About Me

My wonderful husband died when I was 44 years old. Being widowed this young happens to less than 3% of married people. Writing through this loss one word at time helps me understand what I've lost and helps me continue to grow. It is how I have gradually recovered from such a severe loss. Research shows that you can benefit from taking just 15 minutes a day to write out your deepest feelings as a way of healing. On the right side of this blog, you'll see a tag for Exercises to Try. If you need some help knowing how to use writing to help heal yourself, I suggest you start there.

Tuesday, February 23, 2010

I Can Get Some Satisfaction

Ken taught me a lot about satisfaction, in so many ways, many of them I am realizing now, while I couldn't while he lived. Nice, right? It took the death of my most excellent husband to teach me something about true satisfaction.

While he was alive, by my side, I didn't need to care so much about satisfaction. He had enough for both of us and everyone around him. I was "content" to be the one who always wondered if I was meeting my potential, doing enough, accomplishing enough. I was often filled with doubt about my purpose. I flustered easily, got excited about what was happening around me. Sometimes the excitement was positive and vibrant, sometimes it was just nervous, scattered, wasted energy. I was always scanning the horizon for the next event, opportunity, crisis. I was alert, ready, prepared, on the lookout for potential trouble. My to-do list bossed me around. I was on time. Not late. Punctual. On deadline. I was seeking the next moment instead of enjoying the one that was before me. Trying to be perfect, and failing perfectly at that.

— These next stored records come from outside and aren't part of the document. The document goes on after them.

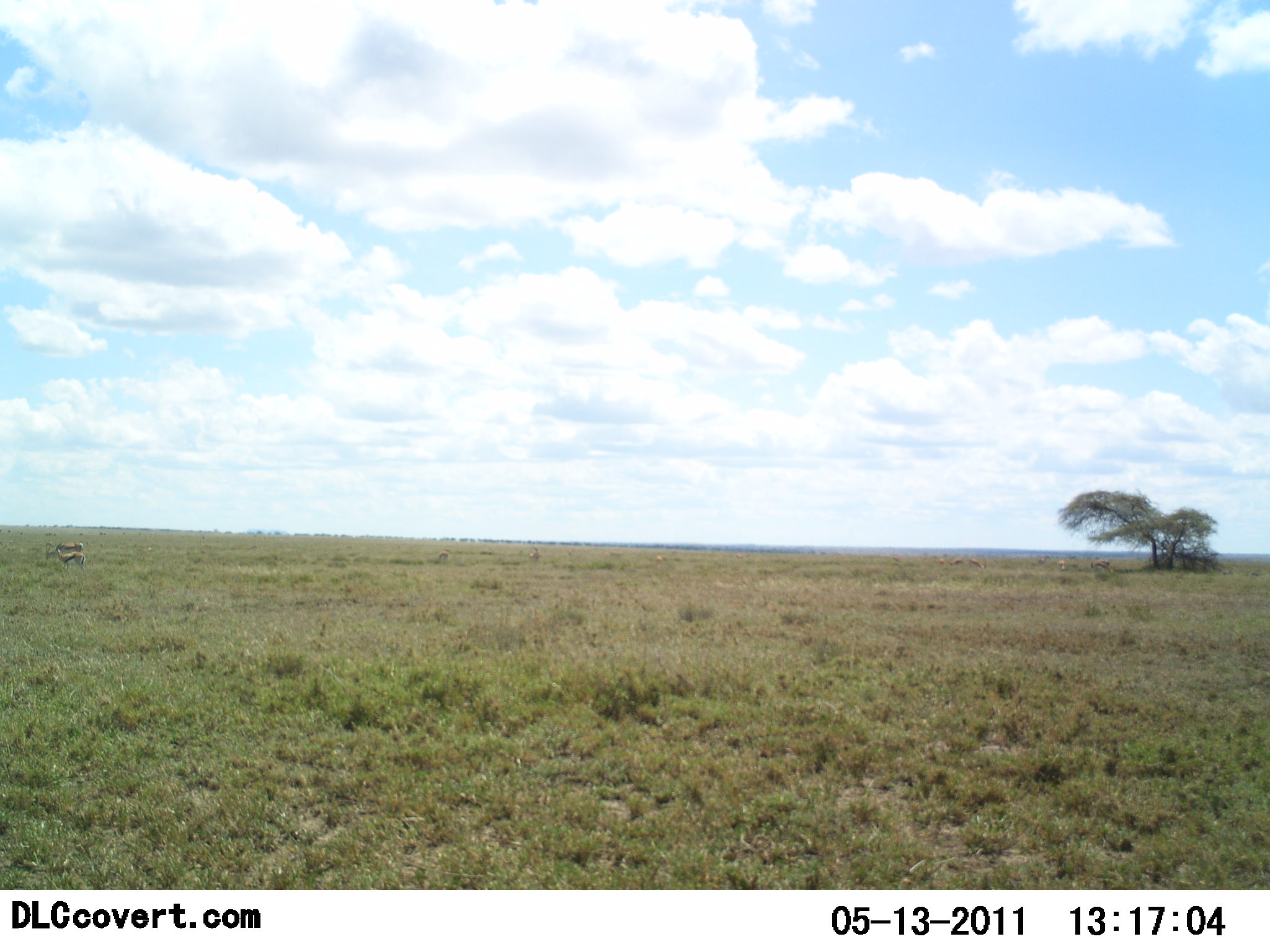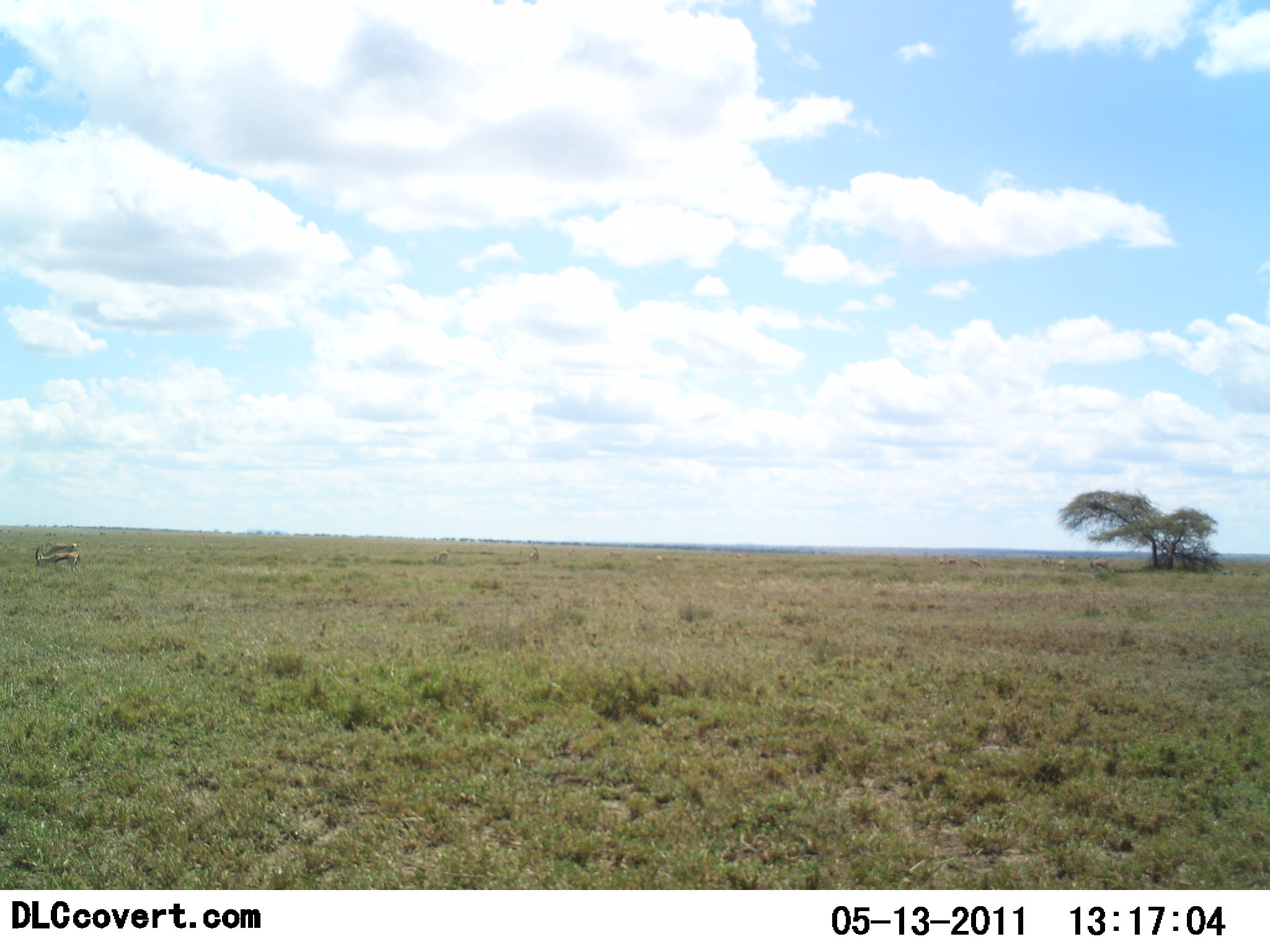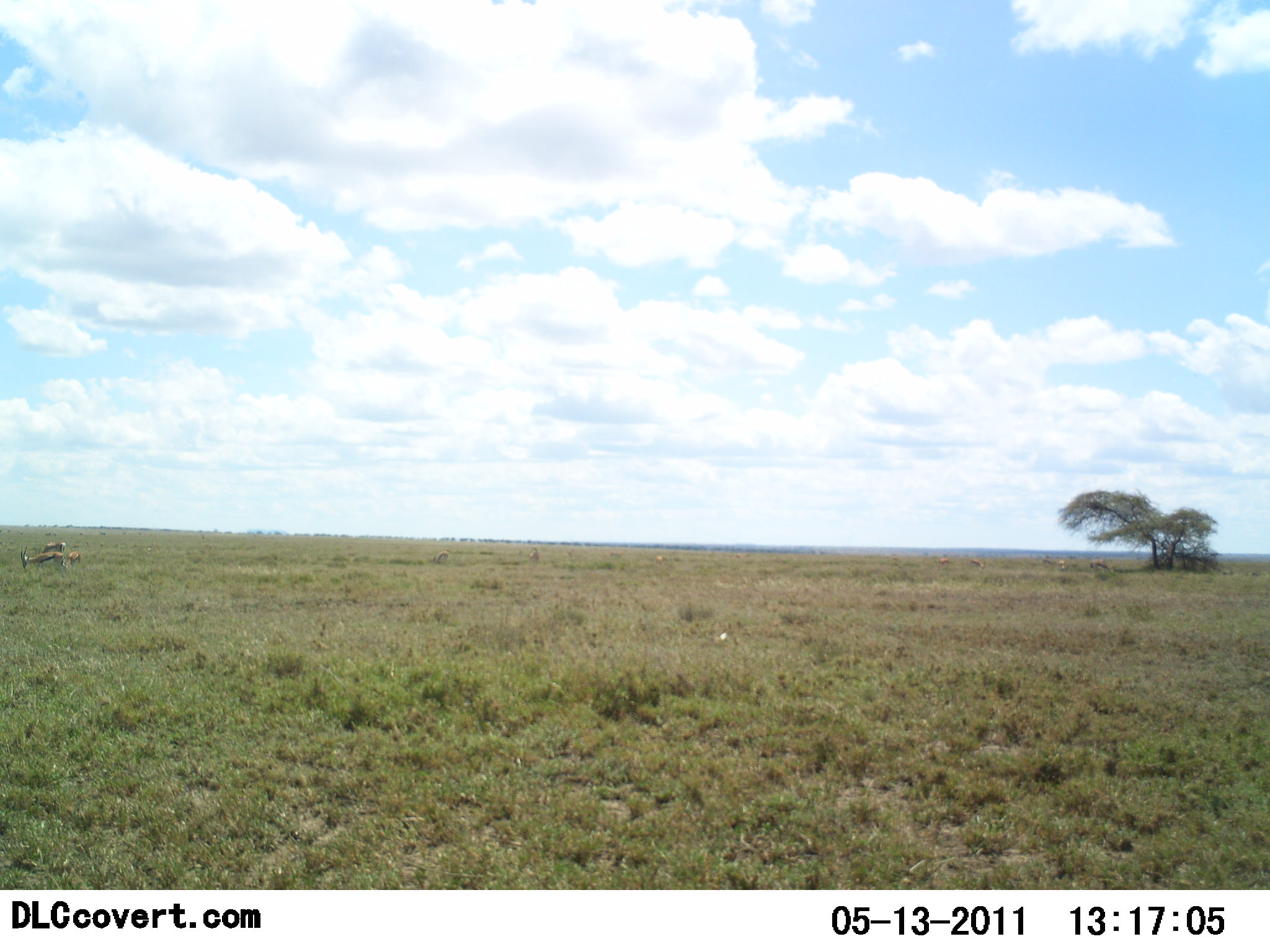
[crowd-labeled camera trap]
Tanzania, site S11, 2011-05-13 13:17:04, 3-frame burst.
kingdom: Animalia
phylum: Chordata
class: Mammalia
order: Artiodactyla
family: Bovidae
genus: Eudorcas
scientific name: Eudorcas thomsonii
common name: thomson's gazelle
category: gazellethomsons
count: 2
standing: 33%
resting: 0%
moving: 58%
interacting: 0%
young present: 8%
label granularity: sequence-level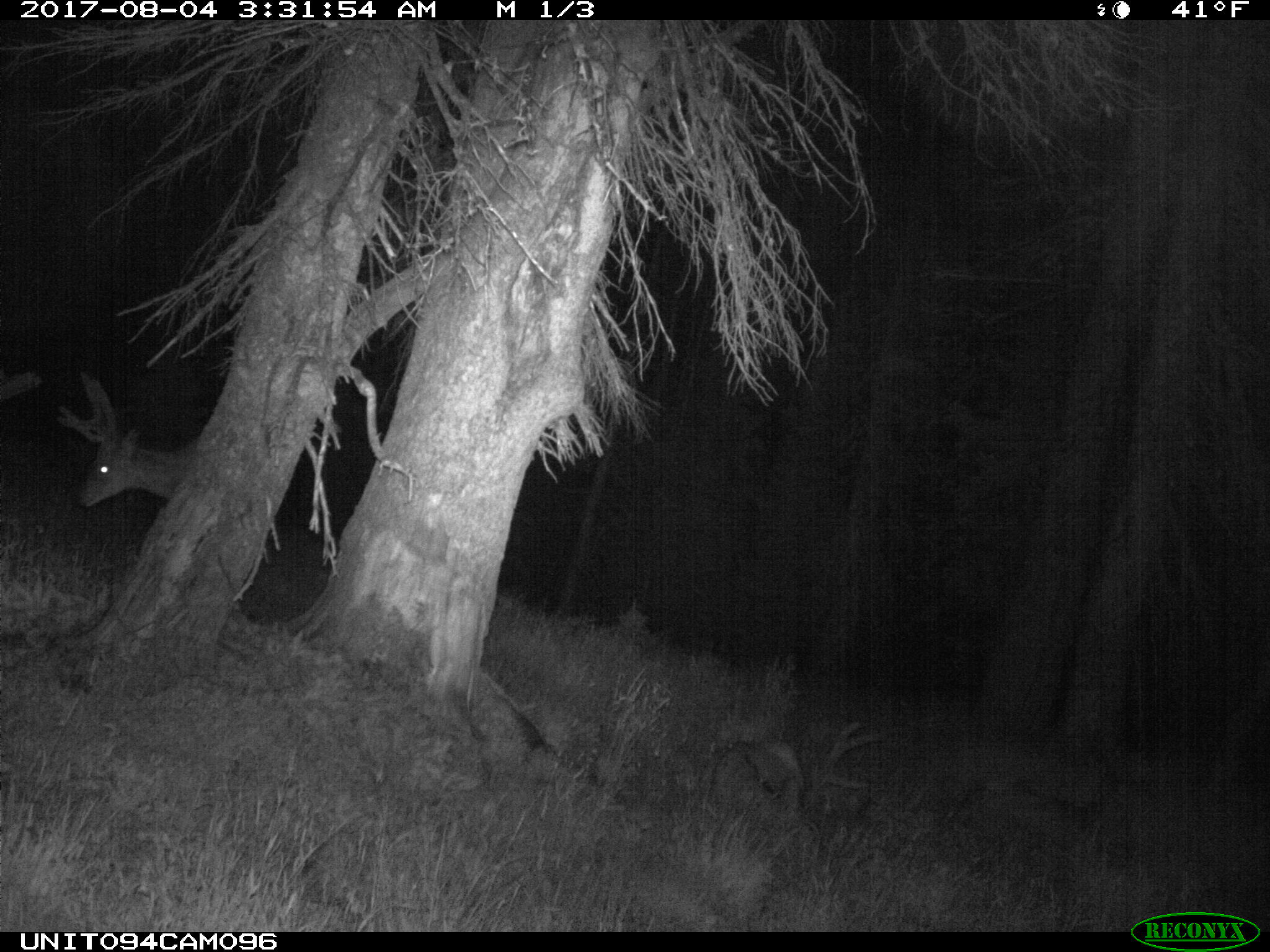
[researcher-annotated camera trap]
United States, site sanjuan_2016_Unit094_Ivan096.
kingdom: Animalia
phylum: Chordata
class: Mammalia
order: Artiodactyla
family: Cervidae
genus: Odocoileus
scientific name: Odocoileus hemionus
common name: mule deer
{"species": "Odocoileus hemionus (mule deer)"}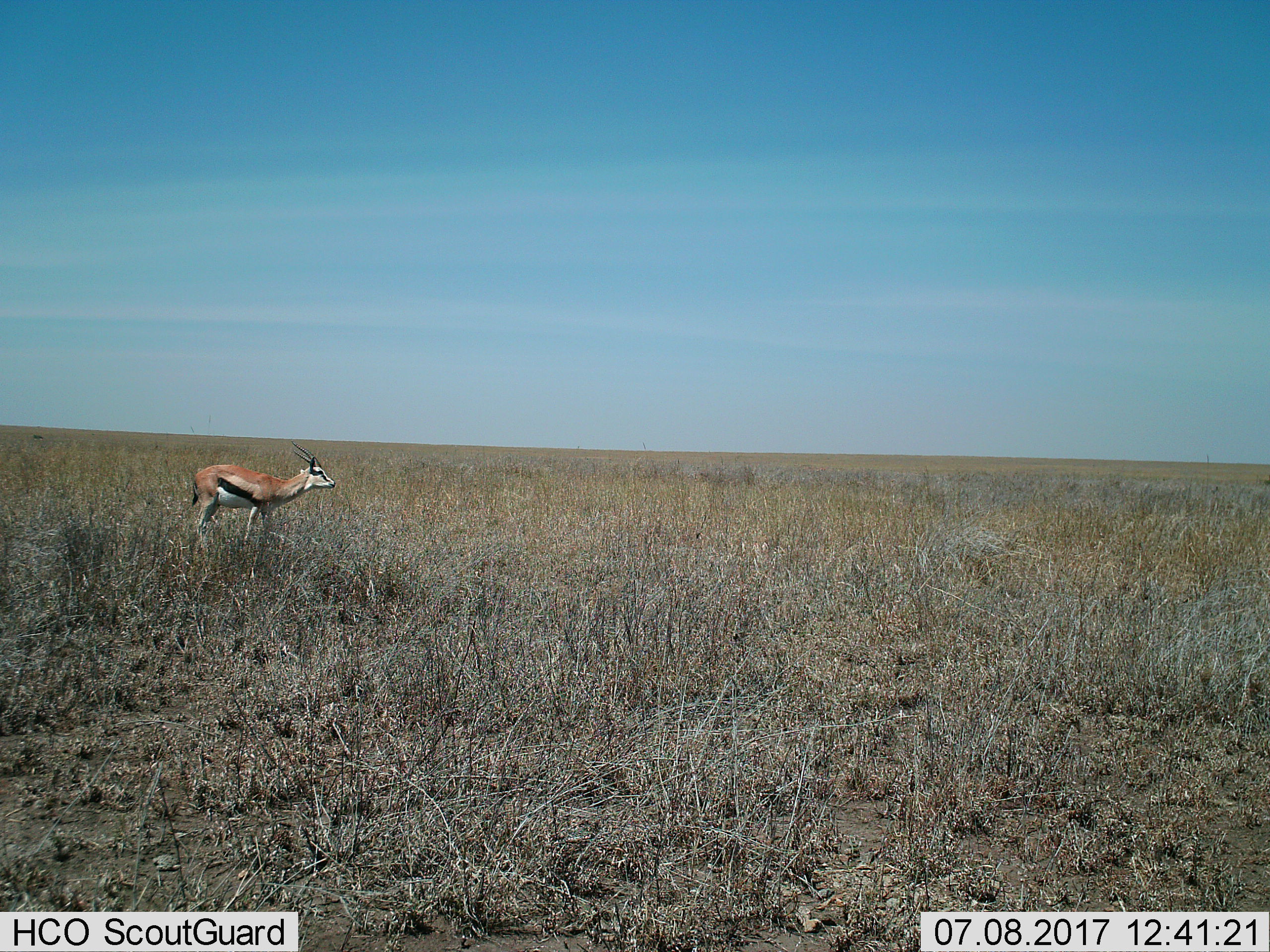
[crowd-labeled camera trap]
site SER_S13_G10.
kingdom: Animalia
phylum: Chordata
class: Mammalia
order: Artiodactyla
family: Bovidae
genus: Eudorcas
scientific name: Eudorcas thomsonii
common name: thomson's gazelle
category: gazellethomsons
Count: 1.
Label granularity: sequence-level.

Ken's stillness, his calm was always present for me. All he had to do was put his hand on mine and I'd get that transfer of warm, steady, calm energy. No matter what he was doing, the task was right. On the phone for an hour with Apple Computer? Why not. Has to be done. Balancing the Quicken account? Deeply satisfying. After all, it's a life task that needs doing. Children fussy for hours on end? Why not? That's what children do sometimes and that's why parents are there, to absorb and deflect. He was like a worry stone for me...make a connection with him and my blood pressure would plummet, heart rate decrease, perspective widen.

Ken lived in his own time zone, a mysterious, calm, cool, rock of assuredness and understanding. In Ken's world, all was as it should be. Things were meant to be understood, not judged. He could get an angry note from his boss ALL IN CAPS and shrug his shoulders. He could run late without sweating. At his memorial service, a friend told a story of sailing on Lake Michigan with Ken in a sudden squall. One of the passengers fell off the boat and as the distance grew between them, Ken surveying the surroundings said, "Wow, it's really windy out here," while turning the boat to retrieve her.

Today I'm the one in the water. Ken is gone, years now. Fortunately, at the moment, I'm not in cold, windy Lake Michigan. I'm alone in a warm Caribbean sea, all by myself, floating way out from the beach. No one knows I'm here but me. The water is clear and body temperature. I want to share this peace the way Ken shared his with me. But it's quiet out here and I'm all by myself. I can't see anyone. I splash every now and again enjoying how it feels and sounds. I'm sending out ripples.


4 comments:

Mary said...

Wow. Just, "wow".

Jill Schacter said...

Thanks Mary!

Anonymous said...

Auntie Jill,
You take my breath away.
I love you so much.

lynne Jordan said...

the ripples... the calm... the water... the love of your most wonerful husband. simply gorgeous Jill!